Paraíba sofre prejuízo de R$ 1 milhão por mês com a adulteração do álcool

O presidente do Sindicato do Comércio Varejista de Derivados do Petróleo, Evaristo Cavalcanti, confirmou ontem que a Paraíba tem um prejuízo mensal da ordem de R$ 1 milhão com impostos que deixam de ser recolhidos por causa das adulterações provocadas no álcool hidratado. Conforme dados da Comissão Parlamentar de Inquérito da Câmara Federal, instalada em maio deste ano em Brasília, as estimativas são de que o prejuízo com a adulteração dos combustíveis (álcool, gasolina e diesel), se aproxime dos R$ 300 milhões/ano na Paraíba. No Brasil, o prejuízo deve chegar aos R$ 10 bilhões/ano. Na avaliação de Cavalcanti, esses prejuízos poderão ser revistos a partir da iniciativa da própria Agência Nacional do Petróleo (ANP), que determinou a realização de fiscalizações junto às distribuidoras de combustíveis da Paraíba.

Evaristo Cavalcanti afirmou que a maior parte das adulterações ocorridas na gasolina e no óleo diesel, comercializados no Estado, ocorrem na própria distribuidora.

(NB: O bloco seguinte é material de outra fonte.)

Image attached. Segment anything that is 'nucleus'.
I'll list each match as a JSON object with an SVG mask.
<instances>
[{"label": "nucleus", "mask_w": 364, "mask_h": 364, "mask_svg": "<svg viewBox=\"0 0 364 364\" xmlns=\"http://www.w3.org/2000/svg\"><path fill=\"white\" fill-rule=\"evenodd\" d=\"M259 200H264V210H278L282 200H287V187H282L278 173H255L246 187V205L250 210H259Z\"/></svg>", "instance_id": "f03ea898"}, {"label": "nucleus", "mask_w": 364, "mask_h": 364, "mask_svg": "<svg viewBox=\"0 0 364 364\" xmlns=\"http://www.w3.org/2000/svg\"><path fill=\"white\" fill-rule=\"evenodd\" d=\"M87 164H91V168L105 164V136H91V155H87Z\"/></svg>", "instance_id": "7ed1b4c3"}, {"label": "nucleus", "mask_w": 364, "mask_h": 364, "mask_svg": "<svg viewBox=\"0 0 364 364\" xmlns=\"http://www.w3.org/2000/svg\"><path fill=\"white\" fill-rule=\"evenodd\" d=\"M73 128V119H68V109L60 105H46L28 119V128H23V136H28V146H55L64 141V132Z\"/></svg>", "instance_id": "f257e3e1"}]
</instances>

Isso significa, que muitos postos já recebem o produto com alterações em sua fórmula original. Outra denúncia, feita pelo presidente do Sindipetro, é de que as multinacionais que atuam no atacado estão fomentando a guerra de preços entre os postos, promovendo bonificações no preço do litro da gasolina para, no futuro, enfraquecer a revenda.

“Reconheço que alguns postos podem adulterar o combustível que comercializam, mas as distribuidoras também têm sua parcela de culpa. O problema é que apenas os postos funcionam como vitrines dessas irregularidades. Muitos esquecem que existe um elo de ligação entre a refinaria, distribuidora e, por último, os postos de abastecimento”, ressaltou. Ele acredita, que só após um intensivo trabalho de fiscalização poderá ser reduzido o volume de adulterações e da sonegação de impostos no Estado.

Conforme o sindicato, existem atualmente no Estado mais de 450 postos de combustíveis, número muito inferior ao de distribuidoras, estimando em treze. Entre as bandeiras que abastecem os postos paraibanos estão a Petrobras, Shell, Esso, Ipiranga, Texaco. Já as regionais são ELO, Federal, Total, MAX, Dislub, SP e Petrovia, entre outras.

“A Agência Nacional do Petróleo tem percebido que existe algo errado nessa parte do segmento, por isso o presidente da CPI dos Combustíveis da Câmara Federal, Carlos Santana, frisou que a maioria dos problemas do setor de combustíveis tem origem nas distribuidoras, mas, infelizmente, as autoridades públicas da Paraíba continuam com a venda nos olhos, fazendo denúncias apenas contra os postos de combustíveis, que são a parte mais fraca da cadeia”, argumentou Cavalcanti.

Conforme o sindicato, a adulteração acontece com a adição, na gasolina, de percentuais do álcool anidro acima do permitido. Pelas normas da ANP, para cada litro de gasolina pode ser adicionado 25% de álcool anidro. Entretanto, as pesquisas indicam que com as adulterações é adicionado até 40% de álcool.

Outra crítica feita pelo presidente do Sindipetro-PB é que, enquanto a receita das distribuidoras só tem aumentado, nos últimos anos, a quantidade de empregos criados não cresce na mesma proporção. Segundo pesquisa do IBGE, as distribuidoras aumentaram 86,9% sua receita líquida entre 1996 e 2001, enquanto que, para postos de gasolina o aumento foi de 39,9%. No entanto, a contratação de mão-de-obra, nesse período, caiu 0,4% nas distribuidoras e cresceu 13,6% nos postos. “A ANP precisa encontrar formas de apurar as margens de lucro das distribuidoras, principalmente porque, com essa pesquisa, sabe-se que a receita delas está crescendo bastante, mas o mesmo não ocorre com a geração de emprego e renda”, disse Evaristo Cavalcanti.